[Challenge A] Count the lines of the listing below that contain the string "roadway", and give the number alone.

[Source]
------------------------------------
# Thread: proof

1. ## proof

if A union B = A union C, then B=C.

proof: Assume that A union B = A union C. Suppose x is in B. Then x is in A U B. By the assumption x is also in A U C. But we did not assume x was in A so x must be in C. Thus,we have shown B is a subset of C and by a parallel argument C is a subset of B

is this right

2. Originally Posted by leinadwerdna
if A union B = A union C, then B=C.

proof: Assume that A union B = A union C. Suppose x is in B. Then x is in A U B. By the assumption x is also in A U C. But we did not assume x was in A so x must be in C. Thus,we have shown B is a subset of C and by a parallel argument C is a subset of B

is this right
Not quite. Let $\displaystyle A=\{1, 2, 3\}$, $\displaystyle B=\{3,4\}$. Can you perhaps see the problem in your proof by looking at these examples?

However, you can quite easily tweak your proof to make it valid, taking into account the problem I've hinted at.

3. Originally Posted by leinadwerdna
if A union B = A union C, then B=C
Originally Posted by Swlabr
However, you can quite easily tweak your proof to make it valid, taking into account the problem I've hinted at.
No! No matter how one tweaks it, we can’t prove something that is false to be true.
$\displaystyle \begin{gathered} A = \left\{ {1,2,3} \right\},\,B = \left\{ {1,4} \right\}\;\& \,C = \left\{ {3,4} \right\} \hfill \\ \left\{ {1,2,3,4} \right\} = A \cup B = A \cup C\text{ but }B \ne C \hfill \\ \end{gathered}$

4. thank you
------------------------------------
Extracted records:
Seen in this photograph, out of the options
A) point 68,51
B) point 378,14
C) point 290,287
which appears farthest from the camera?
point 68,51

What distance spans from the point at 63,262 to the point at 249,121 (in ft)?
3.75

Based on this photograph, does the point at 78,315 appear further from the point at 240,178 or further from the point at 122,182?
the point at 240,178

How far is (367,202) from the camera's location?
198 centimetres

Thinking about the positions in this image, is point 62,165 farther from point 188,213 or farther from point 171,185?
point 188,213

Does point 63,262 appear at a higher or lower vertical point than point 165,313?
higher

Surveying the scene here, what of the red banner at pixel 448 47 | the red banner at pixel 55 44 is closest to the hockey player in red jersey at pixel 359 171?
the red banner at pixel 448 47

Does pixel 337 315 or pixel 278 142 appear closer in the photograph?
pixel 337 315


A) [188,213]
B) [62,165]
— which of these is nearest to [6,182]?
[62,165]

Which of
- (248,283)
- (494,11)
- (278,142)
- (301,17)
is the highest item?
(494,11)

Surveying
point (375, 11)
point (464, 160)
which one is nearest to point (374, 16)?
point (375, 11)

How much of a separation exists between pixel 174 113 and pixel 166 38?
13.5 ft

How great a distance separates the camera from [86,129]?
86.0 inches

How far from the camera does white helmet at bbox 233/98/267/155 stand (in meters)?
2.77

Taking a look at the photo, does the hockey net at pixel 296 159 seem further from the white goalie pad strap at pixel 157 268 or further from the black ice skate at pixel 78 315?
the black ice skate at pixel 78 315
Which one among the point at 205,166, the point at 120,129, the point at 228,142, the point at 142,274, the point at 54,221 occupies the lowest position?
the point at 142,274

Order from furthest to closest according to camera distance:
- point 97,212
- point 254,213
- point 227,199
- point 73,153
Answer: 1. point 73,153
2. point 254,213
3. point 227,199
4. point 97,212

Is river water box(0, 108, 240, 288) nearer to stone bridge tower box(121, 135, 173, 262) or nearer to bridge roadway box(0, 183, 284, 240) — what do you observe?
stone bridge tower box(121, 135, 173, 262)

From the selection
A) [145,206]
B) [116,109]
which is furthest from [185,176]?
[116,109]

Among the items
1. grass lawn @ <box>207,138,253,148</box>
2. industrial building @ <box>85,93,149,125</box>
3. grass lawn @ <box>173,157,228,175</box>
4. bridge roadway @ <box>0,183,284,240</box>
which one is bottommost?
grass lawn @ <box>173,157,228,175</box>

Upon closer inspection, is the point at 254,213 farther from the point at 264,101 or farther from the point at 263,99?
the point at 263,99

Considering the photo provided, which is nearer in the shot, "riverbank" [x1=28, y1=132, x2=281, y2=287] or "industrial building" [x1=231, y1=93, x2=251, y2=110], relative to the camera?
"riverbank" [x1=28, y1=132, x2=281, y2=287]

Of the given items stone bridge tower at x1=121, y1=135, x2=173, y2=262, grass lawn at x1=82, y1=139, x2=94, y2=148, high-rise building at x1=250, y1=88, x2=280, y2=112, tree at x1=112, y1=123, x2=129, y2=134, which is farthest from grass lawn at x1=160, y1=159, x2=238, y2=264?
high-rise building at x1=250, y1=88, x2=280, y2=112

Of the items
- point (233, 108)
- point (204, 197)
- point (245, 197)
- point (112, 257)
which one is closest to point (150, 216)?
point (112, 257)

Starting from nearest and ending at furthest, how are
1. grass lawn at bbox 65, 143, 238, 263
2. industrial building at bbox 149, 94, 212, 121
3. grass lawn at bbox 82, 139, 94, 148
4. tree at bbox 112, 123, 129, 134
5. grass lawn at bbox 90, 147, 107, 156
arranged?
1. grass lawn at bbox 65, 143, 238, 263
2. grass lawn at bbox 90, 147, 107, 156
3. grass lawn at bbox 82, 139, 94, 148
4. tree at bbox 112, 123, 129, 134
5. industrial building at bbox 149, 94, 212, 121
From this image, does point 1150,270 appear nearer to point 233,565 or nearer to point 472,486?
------------------------------------
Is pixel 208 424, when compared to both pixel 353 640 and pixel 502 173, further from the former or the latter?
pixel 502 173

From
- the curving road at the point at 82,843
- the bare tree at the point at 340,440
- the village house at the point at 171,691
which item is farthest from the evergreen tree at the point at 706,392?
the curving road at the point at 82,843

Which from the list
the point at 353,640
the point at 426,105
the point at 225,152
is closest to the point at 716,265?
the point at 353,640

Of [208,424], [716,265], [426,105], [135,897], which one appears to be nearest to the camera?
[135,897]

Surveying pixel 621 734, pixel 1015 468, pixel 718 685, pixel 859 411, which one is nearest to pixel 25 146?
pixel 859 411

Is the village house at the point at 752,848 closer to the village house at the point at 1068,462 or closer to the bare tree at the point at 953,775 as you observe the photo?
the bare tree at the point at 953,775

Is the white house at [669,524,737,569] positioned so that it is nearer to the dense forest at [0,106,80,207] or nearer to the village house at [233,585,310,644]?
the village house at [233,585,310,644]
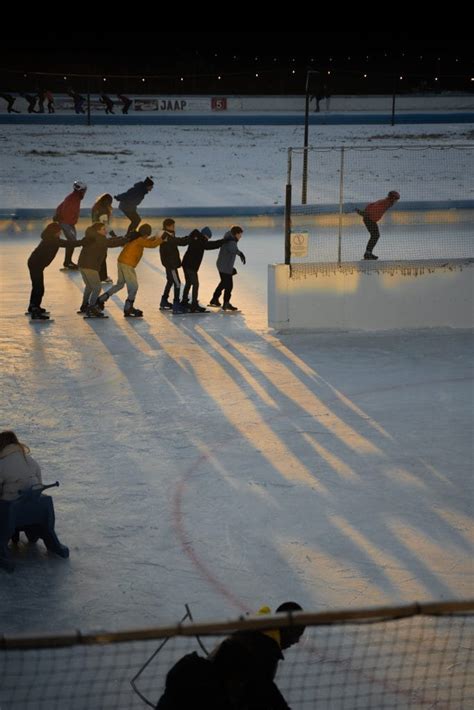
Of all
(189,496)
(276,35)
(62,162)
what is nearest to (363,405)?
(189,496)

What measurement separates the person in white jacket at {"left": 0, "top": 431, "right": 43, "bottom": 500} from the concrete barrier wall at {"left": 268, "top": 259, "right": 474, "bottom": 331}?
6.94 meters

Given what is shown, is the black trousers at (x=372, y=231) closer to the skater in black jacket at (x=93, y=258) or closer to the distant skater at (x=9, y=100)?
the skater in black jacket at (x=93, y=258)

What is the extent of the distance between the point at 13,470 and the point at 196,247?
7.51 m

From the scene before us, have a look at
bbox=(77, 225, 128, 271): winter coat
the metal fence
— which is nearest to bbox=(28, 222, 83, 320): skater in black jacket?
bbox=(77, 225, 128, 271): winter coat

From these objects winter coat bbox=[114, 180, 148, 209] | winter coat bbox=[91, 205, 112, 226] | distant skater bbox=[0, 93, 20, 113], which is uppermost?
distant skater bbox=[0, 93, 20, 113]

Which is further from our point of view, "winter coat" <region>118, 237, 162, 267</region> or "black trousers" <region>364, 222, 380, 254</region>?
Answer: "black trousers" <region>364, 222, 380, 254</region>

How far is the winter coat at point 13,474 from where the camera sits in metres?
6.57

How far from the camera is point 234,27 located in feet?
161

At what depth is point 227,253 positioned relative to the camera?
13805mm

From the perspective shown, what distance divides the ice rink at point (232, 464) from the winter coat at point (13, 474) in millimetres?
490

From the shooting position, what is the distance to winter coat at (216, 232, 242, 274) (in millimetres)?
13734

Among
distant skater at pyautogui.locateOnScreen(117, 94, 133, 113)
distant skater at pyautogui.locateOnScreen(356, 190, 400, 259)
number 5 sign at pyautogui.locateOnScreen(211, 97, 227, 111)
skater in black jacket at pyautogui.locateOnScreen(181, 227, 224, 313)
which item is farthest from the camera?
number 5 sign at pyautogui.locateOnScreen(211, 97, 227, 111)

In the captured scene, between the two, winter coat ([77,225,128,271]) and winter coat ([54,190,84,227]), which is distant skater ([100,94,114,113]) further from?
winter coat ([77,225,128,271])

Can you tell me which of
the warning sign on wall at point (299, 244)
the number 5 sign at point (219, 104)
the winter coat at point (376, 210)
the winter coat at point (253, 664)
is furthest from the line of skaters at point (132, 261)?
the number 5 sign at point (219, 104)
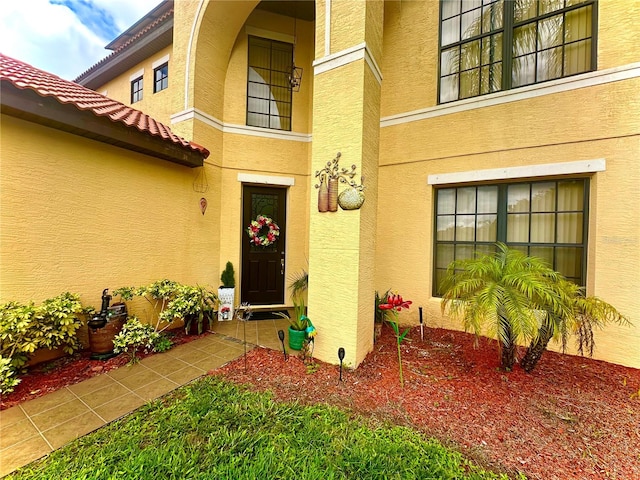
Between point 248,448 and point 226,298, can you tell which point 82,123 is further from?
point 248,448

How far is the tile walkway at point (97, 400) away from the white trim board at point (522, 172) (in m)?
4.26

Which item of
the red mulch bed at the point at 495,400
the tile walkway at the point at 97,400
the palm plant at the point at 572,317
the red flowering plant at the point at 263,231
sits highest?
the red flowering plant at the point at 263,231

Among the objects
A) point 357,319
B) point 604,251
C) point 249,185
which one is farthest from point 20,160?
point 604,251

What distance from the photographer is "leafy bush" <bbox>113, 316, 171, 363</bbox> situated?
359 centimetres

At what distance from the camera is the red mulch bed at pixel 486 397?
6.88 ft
------------------------------------
[Challenge B] Copy verbatim the passage of the set-union thread above, from "3. Originally Posted" up to and including "to be true.".

[Task output A] 2

[Task output B]
3. Originally Posted by leinadwerdna
if A union B = A union C, then B=C
Originally Posted by Swlabr
However, you can quite easily tweak your proof to make it valid, taking into account the problem I've hinted at.
No! No matter how one tweaks it, we can’t prove something that is false to be true.